Polar equations of conics question

[demonelite123]

for this problem, I've been given the vertices of the hyperbola as (4, pi/2) and (-1, 3pi/2). the question asks to find the polar equation of this hyperbola.

so what i did was do a quick sketch of the graph. (4, pi/2) is essentially (0,4) and (-1, 3pi/2) is essentially (0,1). the midpoint of the two vertices is (0,2.5) so that's the center. since the focus is at (0,0), c = 2.5 and a = 1.5

therefore e = c/a and e = 5/3

so i wrote out the equation r = (5/3)p / 1 + (5/3)sin& since the directrix is above the x-axis or polar axis between the two vertices. (by the way I'm using "&" to stand for the greek letter theta.)

then i just used one of the points they gave me (4, pi/2) and plugged it into the equation to solve for p. 4 = (5/3)p / (1 + (5/3)) when i solve for p, i get that p = 32/5.

however when i plug in the other point they gave me for the hyperbola (-1, 3pi/2), i get a different p value. -1 = (5/3)p / (1 - (5/3)) and when i solve for p i get that p = 2/5.

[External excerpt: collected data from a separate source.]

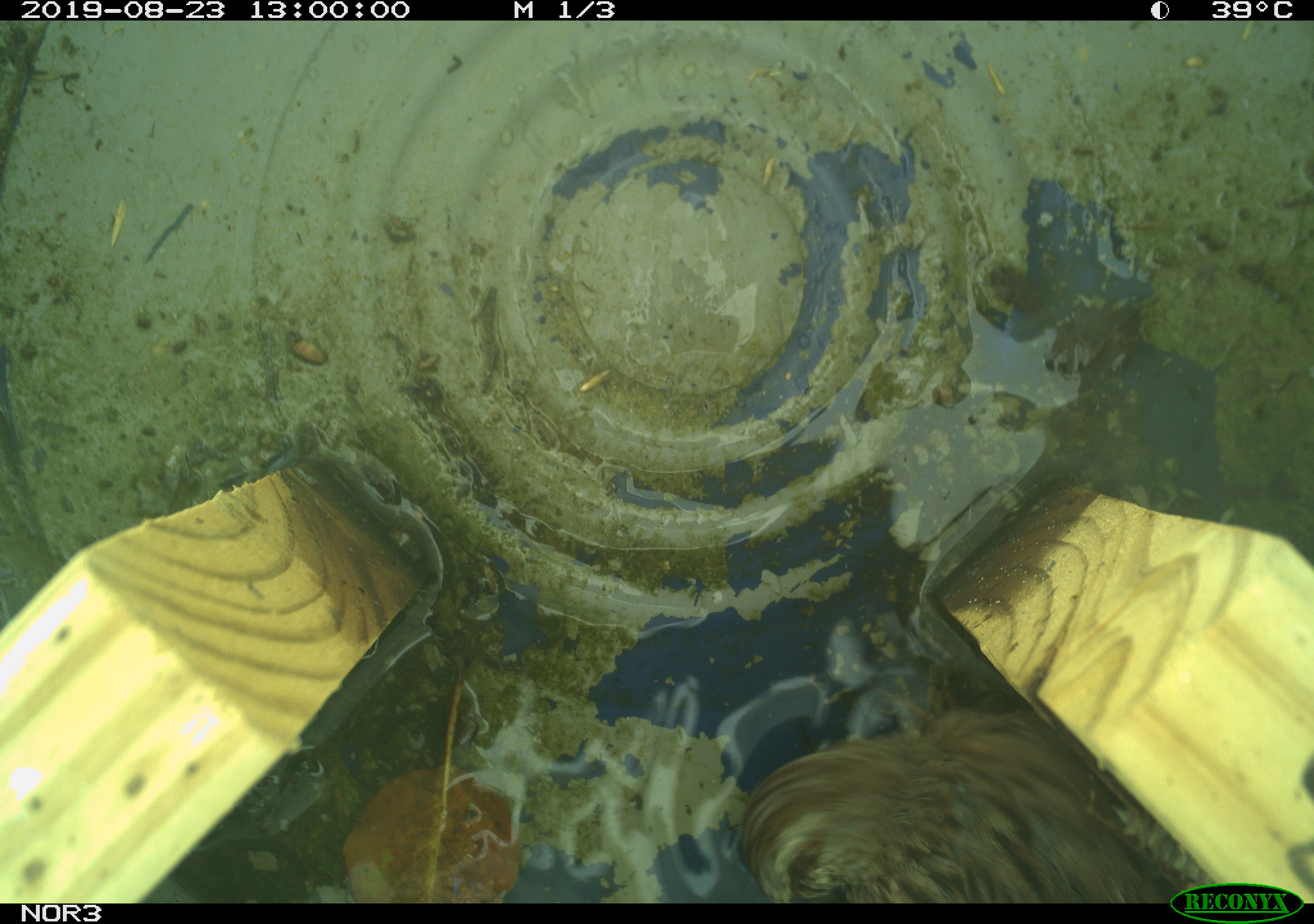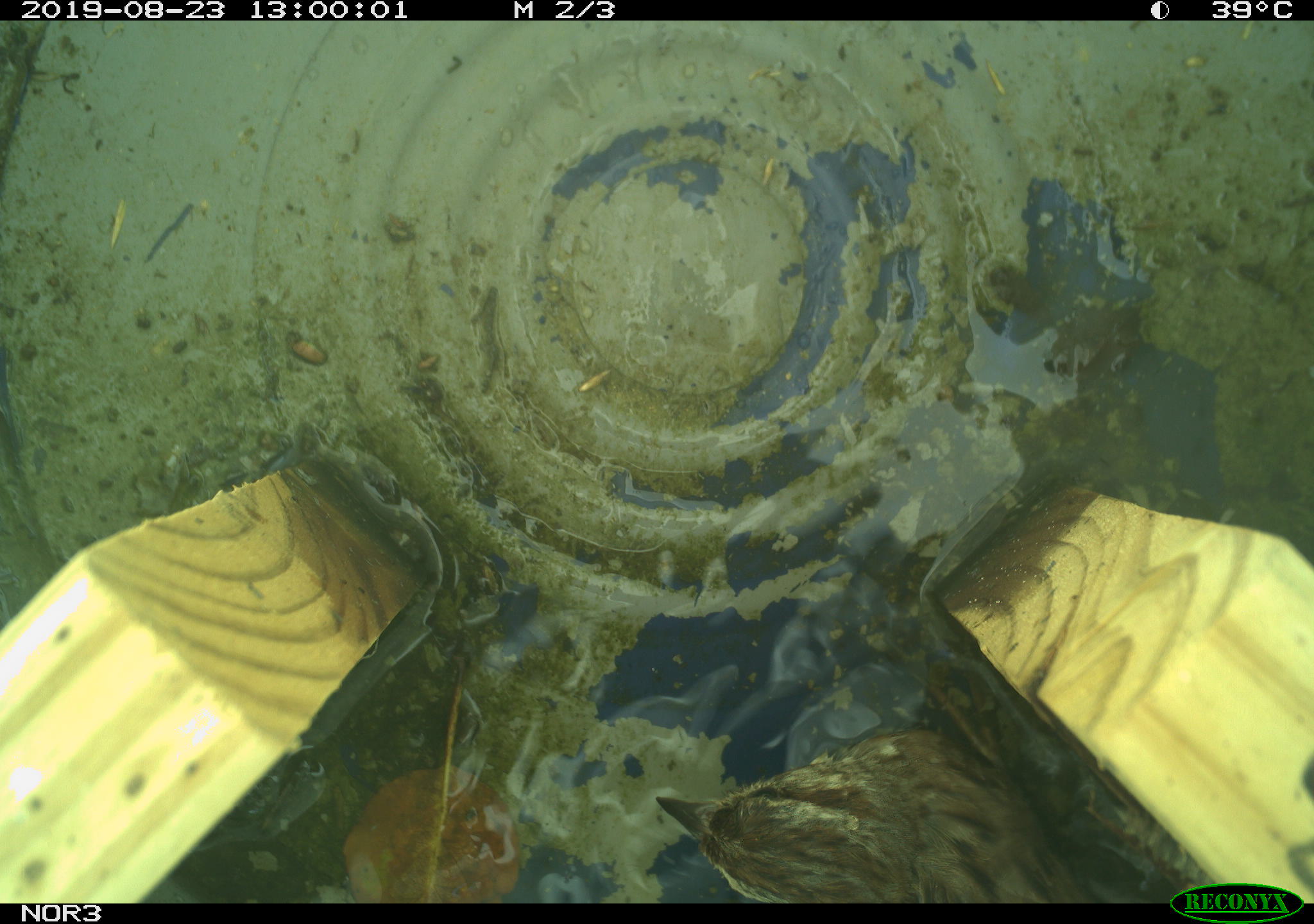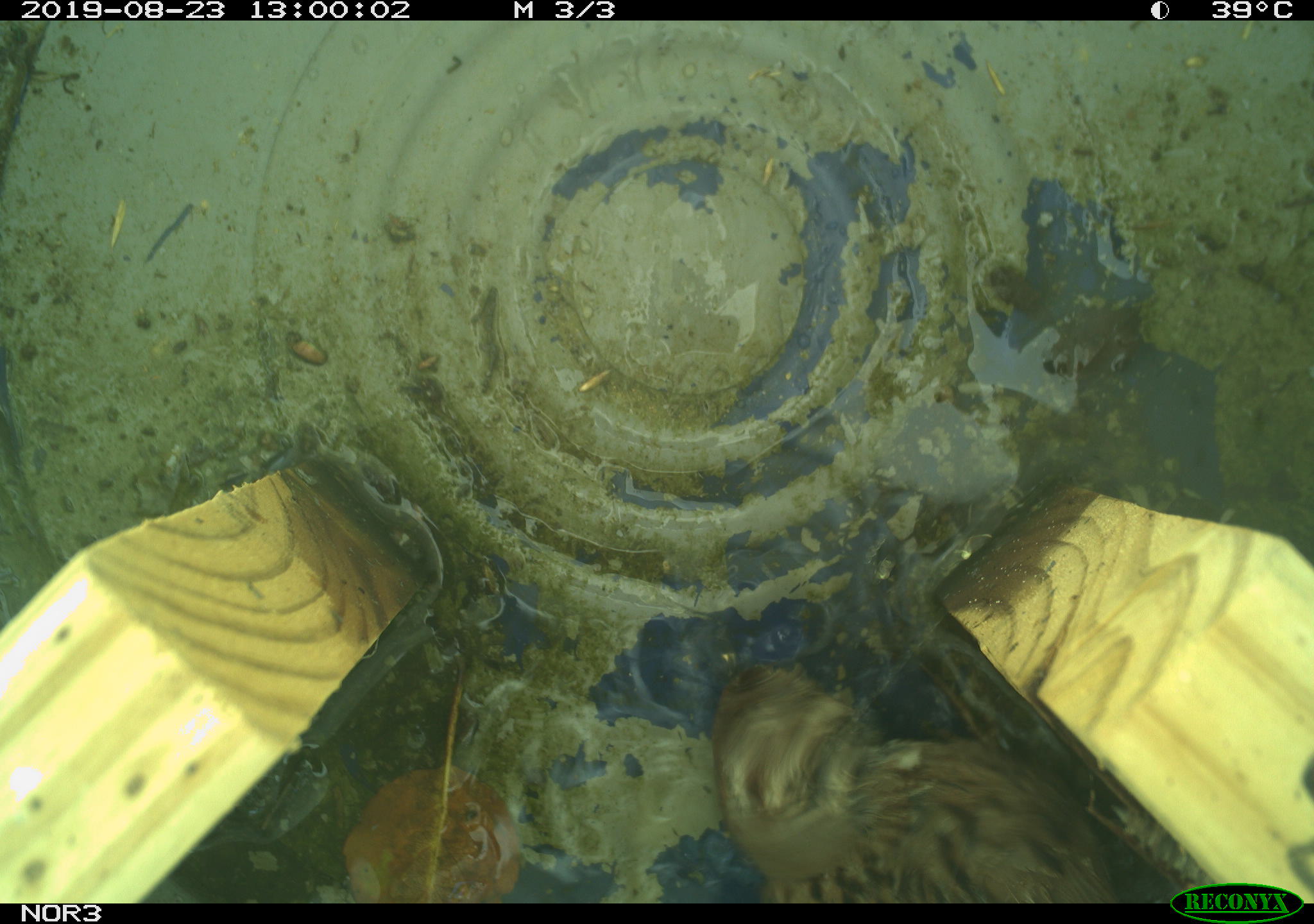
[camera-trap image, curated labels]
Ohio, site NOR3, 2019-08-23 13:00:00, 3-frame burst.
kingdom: Animalia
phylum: Chordata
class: Aves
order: Passeriformes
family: Passerellidae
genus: Melospiza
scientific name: Melospiza melodia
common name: song sparrow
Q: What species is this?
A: Song sparrow (Melospiza melodia).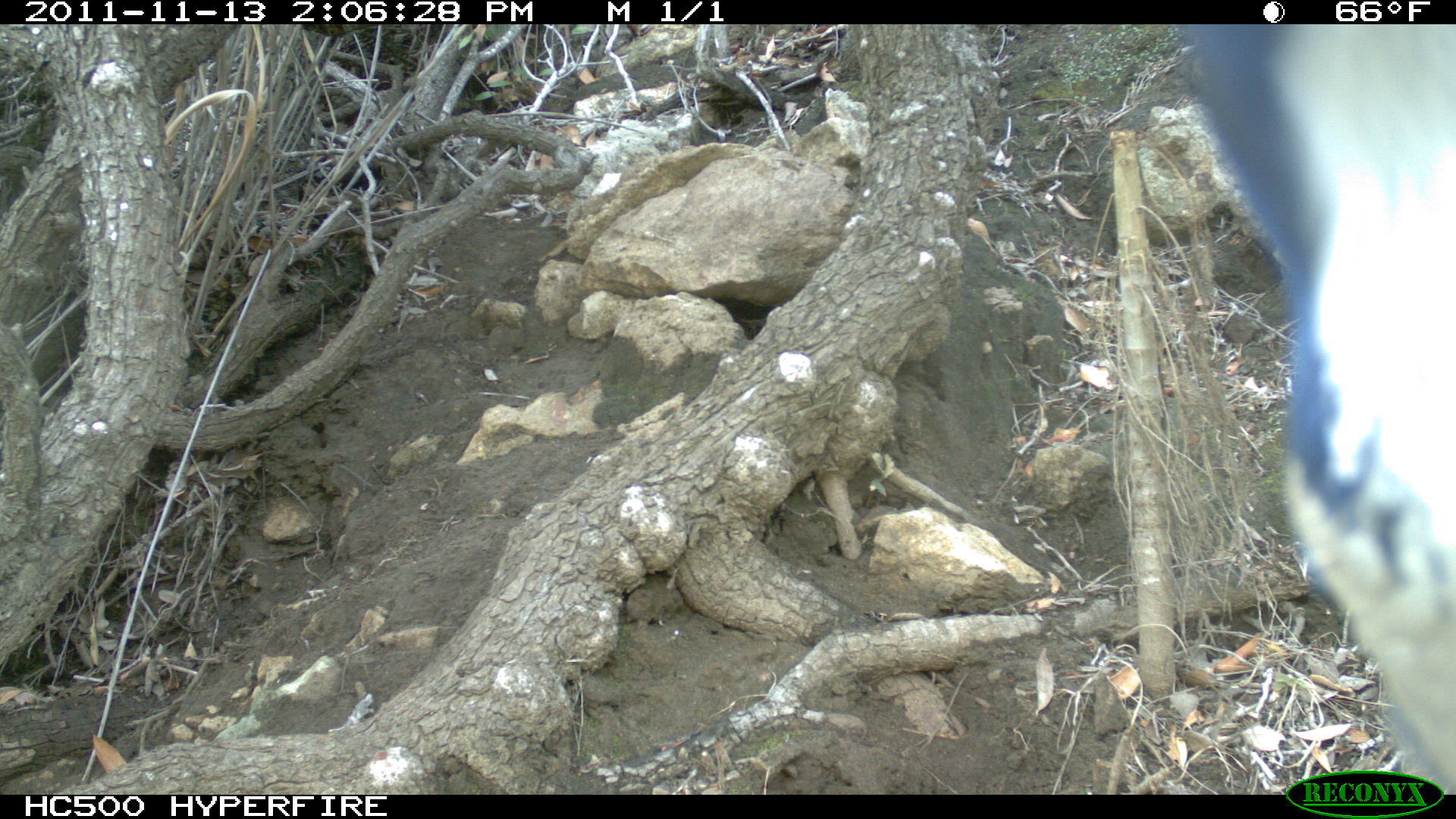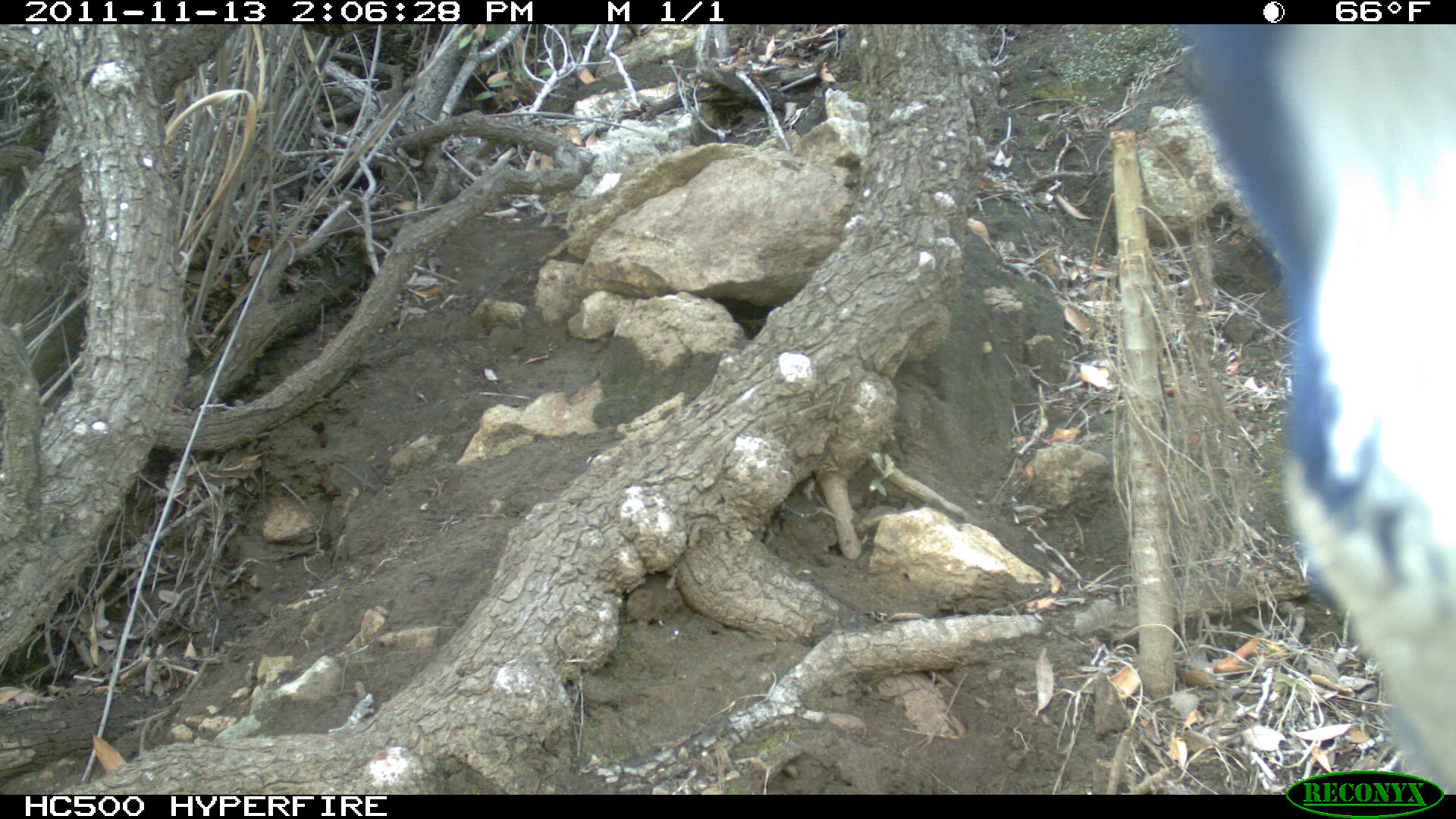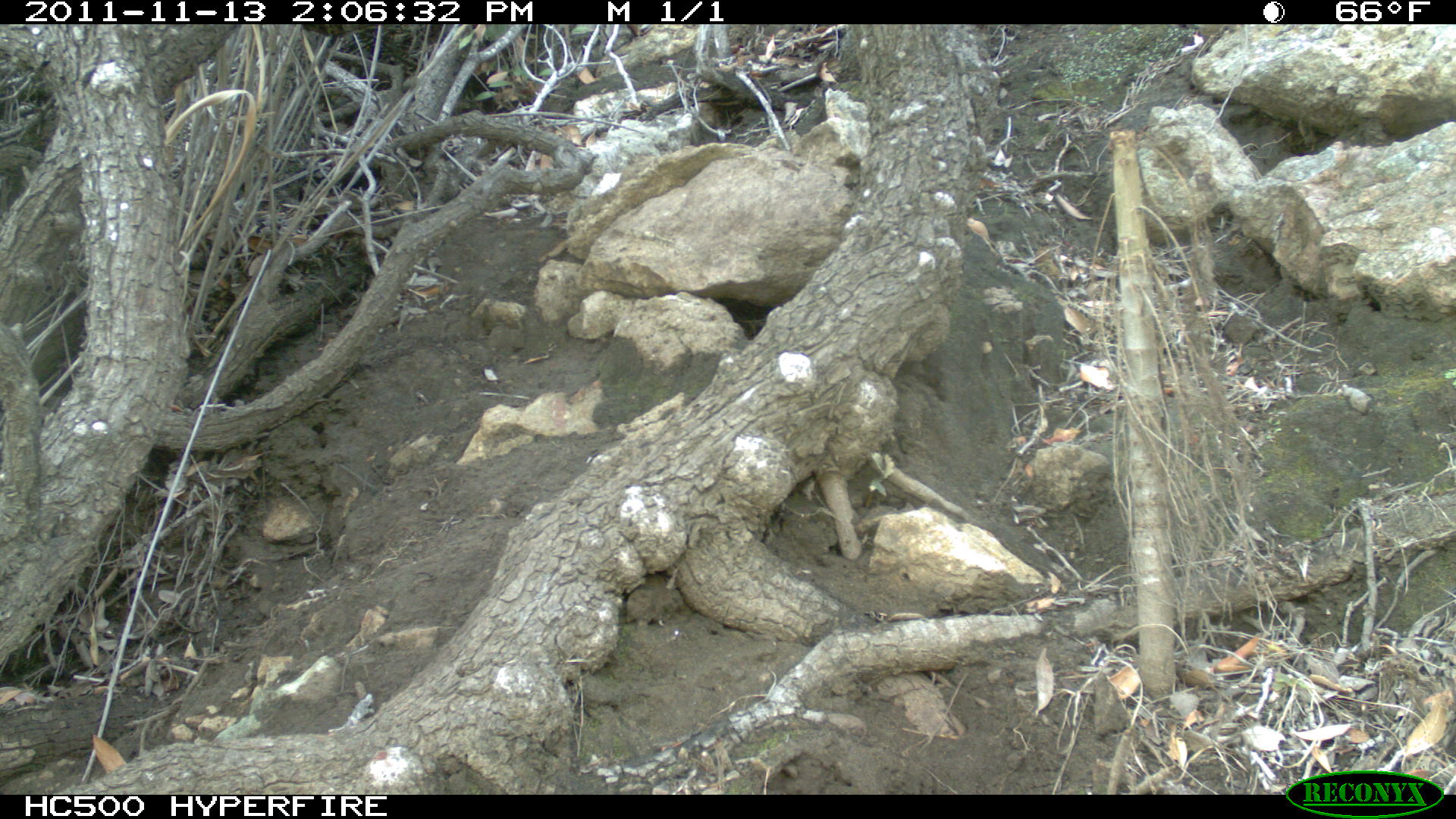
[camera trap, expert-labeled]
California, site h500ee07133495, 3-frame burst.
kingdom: Animalia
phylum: Chordata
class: Aves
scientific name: Aves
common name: bird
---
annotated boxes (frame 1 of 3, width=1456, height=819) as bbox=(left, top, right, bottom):
bird: bbox=(1179, 23, 1452, 796)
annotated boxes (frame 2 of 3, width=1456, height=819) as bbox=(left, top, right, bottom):
bird: bbox=(1169, 23, 1455, 794)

what's going on? how come the p values are different? both points are vertices of the hyperbola so i don't know why I'm getting different answers. the back of my textbook says that p = 8/5. how did the book get that? and how am i getting two different p values? please help me! I'm so confused.

 

[HallsofIvy]

What are you using for the eccentricity? Assuming the vertices are also given in polar coordinates, the vertices are at (0, 4) and (0, -1) so the center is at (0,3/2) but there are an infinite number of hyperboles that fit that.

 

[demonelite123]

the vertices they have given me are (4, pi/2) and (-1, 3pi/2) which in rectangular coordinates is (0,4) and (0,1) so the center of the hyperbola is (0,5/2) and (0,0) is one focus of the hyperbola.

so using that info i determined that c = 2.5 (the distance from center to focus) and a = 1.5 (distance from center to vertex). and i know that e = c/a, so i did e = 2.5 / 1.5 = 5/3

so my eccentricity of this hyperbola is 5/3.

 

[gabbagabbahey]

so i wrote out the equation r = (5/3)p / 1 + (5/3)sin& since the directrix is above the x-axis or polar axis between the two vertices. (by the way I'm using "&" to stand for the greek letter theta.)

Hmmm... shouldn't this be:

$$r=\frac{\left(\frac{5}{3}\right)p}{-1+\left(\frac{5}{3}\right)\sin(\theta)}$$


?

 

[demonelite123]

hm in my textbook, they only show the formulas r = ep / (1 +/- cos(&)) and r = ep / (1 +/- sin(&))

(& stands for "theta")

how did you get the -1 in your equation?